Exercise brief
Copy out, word for word, the lines from the one holding "The scene captured here" through the end of the entries, inclusive.

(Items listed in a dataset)
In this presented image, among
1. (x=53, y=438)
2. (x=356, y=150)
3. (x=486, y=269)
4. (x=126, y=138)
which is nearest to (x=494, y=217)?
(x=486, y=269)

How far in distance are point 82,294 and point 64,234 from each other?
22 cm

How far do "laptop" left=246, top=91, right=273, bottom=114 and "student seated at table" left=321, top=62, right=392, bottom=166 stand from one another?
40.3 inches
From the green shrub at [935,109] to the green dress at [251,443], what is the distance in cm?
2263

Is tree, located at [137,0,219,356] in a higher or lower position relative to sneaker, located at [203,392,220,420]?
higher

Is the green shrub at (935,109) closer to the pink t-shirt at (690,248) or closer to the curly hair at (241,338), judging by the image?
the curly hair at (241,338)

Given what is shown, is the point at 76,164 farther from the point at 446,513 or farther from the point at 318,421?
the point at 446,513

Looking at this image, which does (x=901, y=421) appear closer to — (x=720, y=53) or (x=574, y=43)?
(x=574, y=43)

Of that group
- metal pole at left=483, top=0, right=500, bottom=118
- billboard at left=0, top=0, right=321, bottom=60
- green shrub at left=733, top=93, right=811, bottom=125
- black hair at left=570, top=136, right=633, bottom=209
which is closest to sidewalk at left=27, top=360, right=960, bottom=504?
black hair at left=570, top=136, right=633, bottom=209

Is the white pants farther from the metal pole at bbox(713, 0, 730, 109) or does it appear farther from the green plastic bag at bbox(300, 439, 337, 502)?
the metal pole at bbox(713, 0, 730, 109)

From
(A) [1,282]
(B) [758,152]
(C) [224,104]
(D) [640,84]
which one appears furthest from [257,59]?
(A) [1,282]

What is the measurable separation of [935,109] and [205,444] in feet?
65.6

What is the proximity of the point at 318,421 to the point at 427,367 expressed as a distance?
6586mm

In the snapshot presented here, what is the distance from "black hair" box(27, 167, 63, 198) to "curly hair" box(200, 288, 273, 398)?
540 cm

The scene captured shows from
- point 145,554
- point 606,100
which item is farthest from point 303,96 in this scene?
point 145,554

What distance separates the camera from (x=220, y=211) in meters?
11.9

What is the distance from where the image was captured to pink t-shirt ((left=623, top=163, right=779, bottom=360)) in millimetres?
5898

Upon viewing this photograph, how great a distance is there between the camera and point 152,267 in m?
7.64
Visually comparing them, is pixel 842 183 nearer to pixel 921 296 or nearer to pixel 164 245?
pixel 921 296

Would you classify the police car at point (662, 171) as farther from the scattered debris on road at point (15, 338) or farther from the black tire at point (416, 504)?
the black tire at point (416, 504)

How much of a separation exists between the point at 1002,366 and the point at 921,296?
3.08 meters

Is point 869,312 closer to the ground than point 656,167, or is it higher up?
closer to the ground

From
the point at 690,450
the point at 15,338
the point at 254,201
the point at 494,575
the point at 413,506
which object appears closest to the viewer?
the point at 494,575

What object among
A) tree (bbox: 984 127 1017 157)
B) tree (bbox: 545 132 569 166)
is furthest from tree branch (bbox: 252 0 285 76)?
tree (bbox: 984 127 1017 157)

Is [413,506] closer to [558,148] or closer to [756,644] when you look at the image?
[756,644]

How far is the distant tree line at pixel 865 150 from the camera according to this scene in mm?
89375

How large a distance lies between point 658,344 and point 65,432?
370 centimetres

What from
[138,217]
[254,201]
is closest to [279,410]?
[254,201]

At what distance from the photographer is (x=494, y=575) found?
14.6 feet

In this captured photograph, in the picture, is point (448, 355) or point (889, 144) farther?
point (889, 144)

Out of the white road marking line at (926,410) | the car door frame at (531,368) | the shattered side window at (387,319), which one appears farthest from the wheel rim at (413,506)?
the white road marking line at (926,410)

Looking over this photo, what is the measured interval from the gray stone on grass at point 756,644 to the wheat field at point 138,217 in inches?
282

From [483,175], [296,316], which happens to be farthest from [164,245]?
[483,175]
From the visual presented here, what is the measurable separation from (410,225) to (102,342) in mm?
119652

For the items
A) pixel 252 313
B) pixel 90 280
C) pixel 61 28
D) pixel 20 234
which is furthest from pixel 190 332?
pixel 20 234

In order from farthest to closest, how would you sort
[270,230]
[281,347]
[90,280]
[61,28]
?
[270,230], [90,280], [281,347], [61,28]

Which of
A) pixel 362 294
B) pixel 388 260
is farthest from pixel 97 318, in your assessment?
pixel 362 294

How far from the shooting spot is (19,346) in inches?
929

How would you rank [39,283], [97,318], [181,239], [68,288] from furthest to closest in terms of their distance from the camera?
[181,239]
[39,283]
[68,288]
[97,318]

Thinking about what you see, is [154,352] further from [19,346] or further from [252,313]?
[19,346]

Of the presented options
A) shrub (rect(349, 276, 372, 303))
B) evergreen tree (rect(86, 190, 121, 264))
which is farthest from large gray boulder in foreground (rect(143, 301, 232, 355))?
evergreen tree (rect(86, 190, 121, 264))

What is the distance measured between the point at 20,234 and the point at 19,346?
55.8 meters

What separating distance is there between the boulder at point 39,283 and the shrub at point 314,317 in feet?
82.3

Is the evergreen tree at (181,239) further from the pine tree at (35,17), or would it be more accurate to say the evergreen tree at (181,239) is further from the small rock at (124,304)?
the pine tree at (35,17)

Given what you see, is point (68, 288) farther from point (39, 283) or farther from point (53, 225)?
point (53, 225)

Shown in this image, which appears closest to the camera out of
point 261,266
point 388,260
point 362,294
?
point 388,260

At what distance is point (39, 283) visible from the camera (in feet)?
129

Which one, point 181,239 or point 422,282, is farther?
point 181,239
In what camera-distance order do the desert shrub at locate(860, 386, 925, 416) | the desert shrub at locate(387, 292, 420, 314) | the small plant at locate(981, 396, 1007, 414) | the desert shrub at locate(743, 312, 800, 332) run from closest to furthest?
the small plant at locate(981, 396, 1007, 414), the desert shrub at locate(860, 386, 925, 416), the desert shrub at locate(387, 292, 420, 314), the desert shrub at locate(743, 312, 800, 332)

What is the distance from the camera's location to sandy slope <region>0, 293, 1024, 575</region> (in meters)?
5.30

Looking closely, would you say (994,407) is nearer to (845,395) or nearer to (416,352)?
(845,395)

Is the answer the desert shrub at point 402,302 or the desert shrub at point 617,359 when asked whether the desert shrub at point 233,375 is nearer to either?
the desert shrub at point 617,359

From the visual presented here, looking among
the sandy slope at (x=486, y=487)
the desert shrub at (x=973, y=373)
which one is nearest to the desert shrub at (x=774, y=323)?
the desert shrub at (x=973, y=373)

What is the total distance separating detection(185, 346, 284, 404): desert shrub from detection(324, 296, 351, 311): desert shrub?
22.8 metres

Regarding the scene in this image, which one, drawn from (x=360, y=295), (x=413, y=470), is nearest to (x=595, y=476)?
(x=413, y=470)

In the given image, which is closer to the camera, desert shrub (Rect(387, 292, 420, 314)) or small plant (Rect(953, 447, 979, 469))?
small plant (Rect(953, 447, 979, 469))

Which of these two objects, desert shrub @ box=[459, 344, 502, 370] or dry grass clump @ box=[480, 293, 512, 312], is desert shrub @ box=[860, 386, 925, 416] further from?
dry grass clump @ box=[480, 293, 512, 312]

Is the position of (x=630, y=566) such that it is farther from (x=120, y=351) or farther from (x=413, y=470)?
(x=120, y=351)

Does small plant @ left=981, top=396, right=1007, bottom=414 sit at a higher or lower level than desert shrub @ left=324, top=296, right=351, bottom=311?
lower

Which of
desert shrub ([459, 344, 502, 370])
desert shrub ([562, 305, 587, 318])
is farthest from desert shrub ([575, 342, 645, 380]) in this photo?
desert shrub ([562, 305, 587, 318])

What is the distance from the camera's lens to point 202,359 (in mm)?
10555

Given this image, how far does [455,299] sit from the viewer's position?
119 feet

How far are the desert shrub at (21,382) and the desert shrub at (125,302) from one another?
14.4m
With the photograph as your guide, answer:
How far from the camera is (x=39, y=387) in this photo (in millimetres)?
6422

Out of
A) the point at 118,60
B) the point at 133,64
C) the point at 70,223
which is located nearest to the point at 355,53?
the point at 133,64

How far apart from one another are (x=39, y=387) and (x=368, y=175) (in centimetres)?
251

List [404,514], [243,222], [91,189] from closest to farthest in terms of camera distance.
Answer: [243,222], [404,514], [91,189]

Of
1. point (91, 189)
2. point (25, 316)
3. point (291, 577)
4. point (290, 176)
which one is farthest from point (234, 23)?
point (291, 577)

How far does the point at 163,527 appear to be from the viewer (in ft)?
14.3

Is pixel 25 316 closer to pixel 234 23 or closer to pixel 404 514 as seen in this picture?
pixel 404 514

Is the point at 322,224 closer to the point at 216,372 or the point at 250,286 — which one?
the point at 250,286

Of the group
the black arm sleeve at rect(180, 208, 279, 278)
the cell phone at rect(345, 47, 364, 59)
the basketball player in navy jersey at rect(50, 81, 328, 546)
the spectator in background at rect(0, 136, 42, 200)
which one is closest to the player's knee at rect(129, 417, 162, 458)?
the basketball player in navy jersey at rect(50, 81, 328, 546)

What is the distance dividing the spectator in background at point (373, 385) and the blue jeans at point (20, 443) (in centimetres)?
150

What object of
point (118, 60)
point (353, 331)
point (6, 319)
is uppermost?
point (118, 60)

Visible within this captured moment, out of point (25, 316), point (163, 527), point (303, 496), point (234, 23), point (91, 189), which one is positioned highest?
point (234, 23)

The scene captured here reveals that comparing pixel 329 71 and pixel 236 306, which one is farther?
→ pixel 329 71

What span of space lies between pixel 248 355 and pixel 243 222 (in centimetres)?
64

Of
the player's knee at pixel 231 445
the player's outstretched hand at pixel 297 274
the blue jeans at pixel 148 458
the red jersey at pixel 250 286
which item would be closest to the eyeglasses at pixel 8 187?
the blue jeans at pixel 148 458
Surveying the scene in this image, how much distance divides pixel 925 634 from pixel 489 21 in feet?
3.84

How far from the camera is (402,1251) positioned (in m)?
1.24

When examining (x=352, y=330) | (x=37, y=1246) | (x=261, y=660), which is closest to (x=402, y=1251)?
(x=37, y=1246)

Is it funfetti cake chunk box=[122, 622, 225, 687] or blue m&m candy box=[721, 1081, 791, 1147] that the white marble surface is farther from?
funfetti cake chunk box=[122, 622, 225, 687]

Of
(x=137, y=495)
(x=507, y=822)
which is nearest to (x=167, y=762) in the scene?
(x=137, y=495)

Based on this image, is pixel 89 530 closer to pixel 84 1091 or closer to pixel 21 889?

Written solution
The scene captured here reveals that comparing pixel 329 71 and pixel 236 306, which one is farther?
→ pixel 329 71

What span of space lies between pixel 248 355 and pixel 243 222 (in centimetres)?
64

Of
the player's knee at pixel 231 445
the player's outstretched hand at pixel 297 274
the blue jeans at pixel 148 458
the red jersey at pixel 250 286
which item would be closest to the eyeglasses at pixel 8 187?
the blue jeans at pixel 148 458
Surveying the scene in this image, how much distance divides pixel 925 634 from pixel 489 21 in feet?
3.84

How far from the camera is (402,1251) positioned (in m)?
1.24

When examining (x=352, y=330) | (x=37, y=1246) | (x=261, y=660), which is closest to (x=402, y=1251)?
(x=37, y=1246)

Is it funfetti cake chunk box=[122, 622, 225, 687] or blue m&m candy box=[721, 1081, 791, 1147] that the white marble surface is farther from?
funfetti cake chunk box=[122, 622, 225, 687]

Of
(x=137, y=495)
(x=507, y=822)
which is nearest to (x=167, y=762) in the scene?
(x=137, y=495)

Based on this image, is pixel 89 530 closer to pixel 84 1091 or closer to pixel 21 889?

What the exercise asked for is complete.